Supplied text
::::

So, this isn’t JUST a USB cable. They actually manage to fit a very simple, very tiny computer into the space of the plug. This little computer basically has two USB ports. It’ll send the data through each way, but it can modify it or record it.

I agree but if you disguise a usb device as a usb cable, you could infect a computer.

So like if you took apart that cable the article is talking about you would find a circuit board with the necessary hardware and firmware to upload the malware.

I suppose there must be some storage capacity in/around the pins on the plug? Enough to hold a small mw program?

USB port can receive storage or hardware devices such as a mouse, keyboard, camera, etc. storage is storage; others are called a HID (human interface device) in windows. any device upon connection gives a signal so computer knows what to do with it – for hardware it installs device drivers and storage gets mounted as an extra drive.

problem with ninja cables or rubber ducky usb drives is that they have HID component hidden, probably along with some storage available so custom code can be loaded. upon plugging in such usb stick or a cable, user is under impression that it is a normal stick or a cable, while this special hardware hides another component that will allow auto-execution of stored code thanks to the automated activation of those HID devices.

once attackers can make you run their code on your machine without you knowing, sky is the limit.

The cable is actually like a external USB thumb drive in disguise.

At that point it is no different than inserting an infected disc into your pc.

::::

Assigned task 1
Summarize the thread on disguised USB cables in two sentences.
Assigned task 2
Extend the thread on disguised USB cables with the next post after its last one.

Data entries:
::::

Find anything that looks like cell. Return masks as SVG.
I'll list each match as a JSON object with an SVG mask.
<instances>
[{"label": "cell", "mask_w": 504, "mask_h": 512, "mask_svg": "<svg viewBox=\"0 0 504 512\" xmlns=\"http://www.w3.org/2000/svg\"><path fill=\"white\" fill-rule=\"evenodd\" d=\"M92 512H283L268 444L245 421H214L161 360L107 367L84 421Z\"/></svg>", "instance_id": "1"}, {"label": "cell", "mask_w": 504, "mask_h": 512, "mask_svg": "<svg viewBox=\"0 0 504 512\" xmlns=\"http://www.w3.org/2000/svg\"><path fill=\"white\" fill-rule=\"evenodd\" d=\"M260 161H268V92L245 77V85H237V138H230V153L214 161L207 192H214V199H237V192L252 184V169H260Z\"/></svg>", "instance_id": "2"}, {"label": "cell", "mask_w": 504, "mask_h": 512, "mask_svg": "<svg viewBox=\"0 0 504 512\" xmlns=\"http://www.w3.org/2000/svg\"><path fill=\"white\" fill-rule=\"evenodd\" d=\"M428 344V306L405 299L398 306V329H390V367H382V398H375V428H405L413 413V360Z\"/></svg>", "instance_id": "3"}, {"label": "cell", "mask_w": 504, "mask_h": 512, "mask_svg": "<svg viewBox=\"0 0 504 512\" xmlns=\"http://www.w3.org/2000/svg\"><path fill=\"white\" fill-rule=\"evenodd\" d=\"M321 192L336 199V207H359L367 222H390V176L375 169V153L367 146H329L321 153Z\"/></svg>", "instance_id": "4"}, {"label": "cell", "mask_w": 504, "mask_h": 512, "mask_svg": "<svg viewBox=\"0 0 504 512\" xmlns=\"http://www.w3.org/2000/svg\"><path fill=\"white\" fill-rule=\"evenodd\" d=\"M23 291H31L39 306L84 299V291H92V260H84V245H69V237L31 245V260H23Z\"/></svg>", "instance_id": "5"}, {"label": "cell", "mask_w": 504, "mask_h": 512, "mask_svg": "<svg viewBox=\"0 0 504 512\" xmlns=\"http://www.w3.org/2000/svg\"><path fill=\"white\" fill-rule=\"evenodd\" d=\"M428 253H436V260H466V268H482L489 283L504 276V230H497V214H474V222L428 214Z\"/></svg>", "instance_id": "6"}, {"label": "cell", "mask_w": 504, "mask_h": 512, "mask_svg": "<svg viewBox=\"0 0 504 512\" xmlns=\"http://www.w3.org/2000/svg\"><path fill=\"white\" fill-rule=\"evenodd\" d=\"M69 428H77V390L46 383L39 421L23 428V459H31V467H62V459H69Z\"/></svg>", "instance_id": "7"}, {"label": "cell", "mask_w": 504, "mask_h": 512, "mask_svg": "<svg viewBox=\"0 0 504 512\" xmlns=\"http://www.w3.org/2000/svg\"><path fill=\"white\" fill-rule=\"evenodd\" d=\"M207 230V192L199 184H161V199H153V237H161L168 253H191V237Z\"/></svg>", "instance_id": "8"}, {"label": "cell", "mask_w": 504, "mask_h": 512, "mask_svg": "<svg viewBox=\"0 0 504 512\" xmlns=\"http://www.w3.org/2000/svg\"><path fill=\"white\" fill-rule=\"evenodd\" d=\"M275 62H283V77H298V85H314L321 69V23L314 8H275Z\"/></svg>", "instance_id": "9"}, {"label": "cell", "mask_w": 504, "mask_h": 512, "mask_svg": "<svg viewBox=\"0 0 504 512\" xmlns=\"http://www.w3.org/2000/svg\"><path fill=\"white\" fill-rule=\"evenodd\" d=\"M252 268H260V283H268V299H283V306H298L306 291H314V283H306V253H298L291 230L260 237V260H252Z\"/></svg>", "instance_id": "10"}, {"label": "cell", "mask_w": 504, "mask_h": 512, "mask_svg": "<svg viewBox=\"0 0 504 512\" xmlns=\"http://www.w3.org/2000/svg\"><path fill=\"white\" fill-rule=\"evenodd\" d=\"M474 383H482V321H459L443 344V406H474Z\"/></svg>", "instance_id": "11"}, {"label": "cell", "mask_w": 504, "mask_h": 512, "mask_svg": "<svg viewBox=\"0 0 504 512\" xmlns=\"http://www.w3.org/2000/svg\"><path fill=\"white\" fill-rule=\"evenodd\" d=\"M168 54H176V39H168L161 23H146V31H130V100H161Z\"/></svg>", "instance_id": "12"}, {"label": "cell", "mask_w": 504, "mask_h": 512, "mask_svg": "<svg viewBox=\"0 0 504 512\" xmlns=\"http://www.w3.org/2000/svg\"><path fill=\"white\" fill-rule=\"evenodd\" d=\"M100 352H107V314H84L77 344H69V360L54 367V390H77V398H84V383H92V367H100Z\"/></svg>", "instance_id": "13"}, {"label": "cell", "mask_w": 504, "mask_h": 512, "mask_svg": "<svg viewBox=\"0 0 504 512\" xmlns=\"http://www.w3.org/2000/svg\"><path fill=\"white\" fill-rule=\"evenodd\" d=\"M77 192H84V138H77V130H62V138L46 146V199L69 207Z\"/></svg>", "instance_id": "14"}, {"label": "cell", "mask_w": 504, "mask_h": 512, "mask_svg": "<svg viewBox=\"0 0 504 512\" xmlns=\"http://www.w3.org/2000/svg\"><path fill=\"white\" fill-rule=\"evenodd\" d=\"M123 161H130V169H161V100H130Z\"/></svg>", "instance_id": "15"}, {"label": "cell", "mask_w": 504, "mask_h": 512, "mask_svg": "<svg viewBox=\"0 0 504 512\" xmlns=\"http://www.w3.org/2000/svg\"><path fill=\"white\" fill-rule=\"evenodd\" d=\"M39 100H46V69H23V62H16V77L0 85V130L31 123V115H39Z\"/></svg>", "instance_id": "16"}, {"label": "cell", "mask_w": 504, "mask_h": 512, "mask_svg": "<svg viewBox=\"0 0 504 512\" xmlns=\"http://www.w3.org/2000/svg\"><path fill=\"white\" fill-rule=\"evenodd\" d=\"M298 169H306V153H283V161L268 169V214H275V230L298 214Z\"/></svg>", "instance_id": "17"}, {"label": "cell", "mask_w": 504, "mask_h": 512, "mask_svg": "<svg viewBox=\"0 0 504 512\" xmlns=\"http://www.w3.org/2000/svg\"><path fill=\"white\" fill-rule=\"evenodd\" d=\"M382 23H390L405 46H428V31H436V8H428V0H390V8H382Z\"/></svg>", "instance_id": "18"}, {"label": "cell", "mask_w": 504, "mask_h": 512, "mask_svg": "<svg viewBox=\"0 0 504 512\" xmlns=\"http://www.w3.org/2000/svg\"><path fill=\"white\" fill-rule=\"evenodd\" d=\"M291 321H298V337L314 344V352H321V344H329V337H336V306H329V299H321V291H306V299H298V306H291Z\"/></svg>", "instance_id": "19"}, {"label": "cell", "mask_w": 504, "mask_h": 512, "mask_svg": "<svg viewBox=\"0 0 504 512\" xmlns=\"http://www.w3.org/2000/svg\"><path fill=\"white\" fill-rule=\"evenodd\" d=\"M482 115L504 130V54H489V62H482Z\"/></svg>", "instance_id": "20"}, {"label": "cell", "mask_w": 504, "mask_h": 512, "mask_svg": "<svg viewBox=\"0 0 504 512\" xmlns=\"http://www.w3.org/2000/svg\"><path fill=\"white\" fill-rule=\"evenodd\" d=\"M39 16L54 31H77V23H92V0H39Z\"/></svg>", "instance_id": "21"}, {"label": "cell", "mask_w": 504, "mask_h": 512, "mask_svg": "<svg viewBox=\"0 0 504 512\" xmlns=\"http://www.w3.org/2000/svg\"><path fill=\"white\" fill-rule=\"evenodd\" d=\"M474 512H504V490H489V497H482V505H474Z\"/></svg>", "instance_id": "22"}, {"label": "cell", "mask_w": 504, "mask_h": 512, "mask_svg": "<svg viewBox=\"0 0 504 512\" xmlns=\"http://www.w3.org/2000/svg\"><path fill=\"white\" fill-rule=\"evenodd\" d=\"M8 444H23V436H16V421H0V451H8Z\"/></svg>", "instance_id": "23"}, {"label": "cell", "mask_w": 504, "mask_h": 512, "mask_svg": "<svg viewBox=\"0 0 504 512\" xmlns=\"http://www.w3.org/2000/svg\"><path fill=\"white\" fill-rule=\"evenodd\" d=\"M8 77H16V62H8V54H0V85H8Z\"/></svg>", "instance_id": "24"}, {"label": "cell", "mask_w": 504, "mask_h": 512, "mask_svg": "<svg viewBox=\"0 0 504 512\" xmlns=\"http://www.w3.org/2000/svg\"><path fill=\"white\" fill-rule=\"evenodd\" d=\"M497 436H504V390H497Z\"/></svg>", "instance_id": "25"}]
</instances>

::::

Response box 1
A cable of this kind hides a tiny computer in its plug that passes data through both ways and can modify or record it, so disguising a USB device as a cable could infect a computer. Such cables hide an HID component, probably with some storage for custom code, so that plugging them in leads to auto-execution of stored code without the user knowing.

Response box 2
And just like any integrated circuit, cpu, memory, or disguised usb drive in a cable… all that is happen is moving electric signals (voltage changes) . It’s not really code moving thru the wire. Other systems and devices read the voltage and interpret it and do other things.

Basically computer chips can be very small nowadays and you can hide a chip in what looks like the end of a regular USB cable.

You can have that chip pretend to be anything else you normally connect via USB including a USB keyboard or a USB drive.

Since USB is build up around the idea of hubs and connecting multiple devices over a single plug, there is nothing preventing such a fake cable from doing the normal thing people expect it do do and at the same doing its hidden trick.

The chip on there might simply notice when it gets connected to a computer and do nothing for a while. Later it blindly fires of keystrokes like [Windows]+[r] followed by [c],[m],[d] and [ENTER] and have a command line open that it then simply types some script into.

Once you have access to them command line you can do all sorts of things like downloading additional code to run form the internet.